(Instruction) Locate the line that contains "How far are" in the entries below. Retype it and all following lines through the final one, character for character.

+++++

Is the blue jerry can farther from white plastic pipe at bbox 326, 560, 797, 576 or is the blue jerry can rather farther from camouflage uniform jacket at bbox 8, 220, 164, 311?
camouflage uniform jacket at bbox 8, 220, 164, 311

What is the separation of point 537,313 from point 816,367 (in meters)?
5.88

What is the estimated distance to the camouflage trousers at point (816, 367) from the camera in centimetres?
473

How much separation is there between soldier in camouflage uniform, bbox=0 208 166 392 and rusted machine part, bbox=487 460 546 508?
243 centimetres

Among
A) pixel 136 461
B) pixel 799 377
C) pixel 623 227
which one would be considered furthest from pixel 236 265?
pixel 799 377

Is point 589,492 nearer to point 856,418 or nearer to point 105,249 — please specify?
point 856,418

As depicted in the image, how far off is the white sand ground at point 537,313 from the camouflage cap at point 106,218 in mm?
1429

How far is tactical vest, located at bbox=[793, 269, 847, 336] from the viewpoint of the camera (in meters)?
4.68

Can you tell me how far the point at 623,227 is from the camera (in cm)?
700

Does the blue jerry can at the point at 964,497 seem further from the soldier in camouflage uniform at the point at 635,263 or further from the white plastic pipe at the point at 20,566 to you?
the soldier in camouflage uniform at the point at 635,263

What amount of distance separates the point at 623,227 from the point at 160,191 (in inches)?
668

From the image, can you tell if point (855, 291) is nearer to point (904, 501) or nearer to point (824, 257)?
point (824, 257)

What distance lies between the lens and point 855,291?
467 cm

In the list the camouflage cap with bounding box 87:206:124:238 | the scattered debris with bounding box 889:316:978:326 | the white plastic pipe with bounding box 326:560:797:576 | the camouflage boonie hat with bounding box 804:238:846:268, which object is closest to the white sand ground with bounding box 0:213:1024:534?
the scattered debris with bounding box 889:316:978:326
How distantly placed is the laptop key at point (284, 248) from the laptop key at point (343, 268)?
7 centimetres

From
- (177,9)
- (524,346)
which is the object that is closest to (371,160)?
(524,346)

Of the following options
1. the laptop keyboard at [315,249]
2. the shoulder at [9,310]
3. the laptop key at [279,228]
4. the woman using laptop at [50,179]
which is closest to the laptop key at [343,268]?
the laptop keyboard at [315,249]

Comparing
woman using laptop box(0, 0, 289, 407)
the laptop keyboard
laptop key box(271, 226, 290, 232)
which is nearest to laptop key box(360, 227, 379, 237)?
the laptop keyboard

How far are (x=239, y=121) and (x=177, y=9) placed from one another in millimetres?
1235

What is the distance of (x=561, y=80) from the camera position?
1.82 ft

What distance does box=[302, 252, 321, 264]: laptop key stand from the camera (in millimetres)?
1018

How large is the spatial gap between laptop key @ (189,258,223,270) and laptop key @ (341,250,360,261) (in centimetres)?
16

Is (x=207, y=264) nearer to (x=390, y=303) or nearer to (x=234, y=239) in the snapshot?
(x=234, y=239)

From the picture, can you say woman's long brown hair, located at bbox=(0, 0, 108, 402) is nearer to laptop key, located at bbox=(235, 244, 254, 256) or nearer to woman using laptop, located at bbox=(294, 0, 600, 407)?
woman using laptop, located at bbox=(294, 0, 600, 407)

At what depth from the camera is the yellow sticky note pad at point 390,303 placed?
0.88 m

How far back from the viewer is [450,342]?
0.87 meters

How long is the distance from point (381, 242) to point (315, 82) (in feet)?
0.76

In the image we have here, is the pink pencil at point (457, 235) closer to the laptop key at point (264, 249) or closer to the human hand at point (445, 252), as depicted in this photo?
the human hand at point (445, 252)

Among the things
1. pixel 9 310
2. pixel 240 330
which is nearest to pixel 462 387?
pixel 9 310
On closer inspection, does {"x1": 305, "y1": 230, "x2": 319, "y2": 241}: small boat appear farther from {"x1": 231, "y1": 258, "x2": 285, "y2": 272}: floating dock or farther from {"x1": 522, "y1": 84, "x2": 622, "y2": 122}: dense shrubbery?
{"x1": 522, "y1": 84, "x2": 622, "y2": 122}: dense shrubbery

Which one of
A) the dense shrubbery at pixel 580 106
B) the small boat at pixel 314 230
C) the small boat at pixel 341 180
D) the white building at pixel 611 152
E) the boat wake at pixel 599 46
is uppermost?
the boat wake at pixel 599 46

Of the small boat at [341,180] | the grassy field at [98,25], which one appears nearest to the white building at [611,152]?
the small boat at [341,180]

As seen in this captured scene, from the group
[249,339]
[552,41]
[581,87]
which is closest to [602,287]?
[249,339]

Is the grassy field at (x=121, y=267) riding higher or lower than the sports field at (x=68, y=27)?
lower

+++++

(Response)
How far are (x=239, y=121) and (x=177, y=9) placed from one another in millimetres?
1235

What is the distance of (x=561, y=80) from the camera position?
1.82 ft

What distance does box=[302, 252, 321, 264]: laptop key stand from the camera (in millimetres)?
1018

How large is the spatial gap between laptop key @ (189,258,223,270) and laptop key @ (341,250,360,261) (in centimetres)?
16

Is (x=207, y=264) nearer to (x=390, y=303) or nearer to (x=234, y=239) in the snapshot?
(x=234, y=239)

From the picture, can you say woman's long brown hair, located at bbox=(0, 0, 108, 402) is nearer to laptop key, located at bbox=(235, 244, 254, 256) or nearer to woman using laptop, located at bbox=(294, 0, 600, 407)?
woman using laptop, located at bbox=(294, 0, 600, 407)

At what depth from the camera is the yellow sticky note pad at point 390,303 placed?
0.88 m

How far back from the viewer is [450,342]?
0.87 meters

How long is the distance from point (381, 242) to point (315, 82) (in feet)?
0.76

In the image we have here, is the pink pencil at point (457, 235) closer to the laptop key at point (264, 249) or closer to the human hand at point (445, 252), as depicted in this photo?
the human hand at point (445, 252)

Among the things
1. pixel 9 310
2. pixel 240 330
which is nearest to pixel 462 387?
pixel 9 310
On closer inspection, does {"x1": 305, "y1": 230, "x2": 319, "y2": 241}: small boat appear farther from {"x1": 231, "y1": 258, "x2": 285, "y2": 272}: floating dock or farther from {"x1": 522, "y1": 84, "x2": 622, "y2": 122}: dense shrubbery?
{"x1": 522, "y1": 84, "x2": 622, "y2": 122}: dense shrubbery

Which one of
A) the dense shrubbery at pixel 580 106
B) the small boat at pixel 314 230
C) the small boat at pixel 341 180
D) the white building at pixel 611 152
E) the boat wake at pixel 599 46
is uppermost?
the boat wake at pixel 599 46

Of the small boat at [341,180] | the grassy field at [98,25], which one appears nearest to the white building at [611,152]?
the small boat at [341,180]

As seen in this captured scene, from the group
[249,339]
[552,41]
[581,87]
which is closest to [602,287]?
[249,339]

Is the grassy field at (x=121, y=267) riding higher or lower than the sports field at (x=68, y=27)?
lower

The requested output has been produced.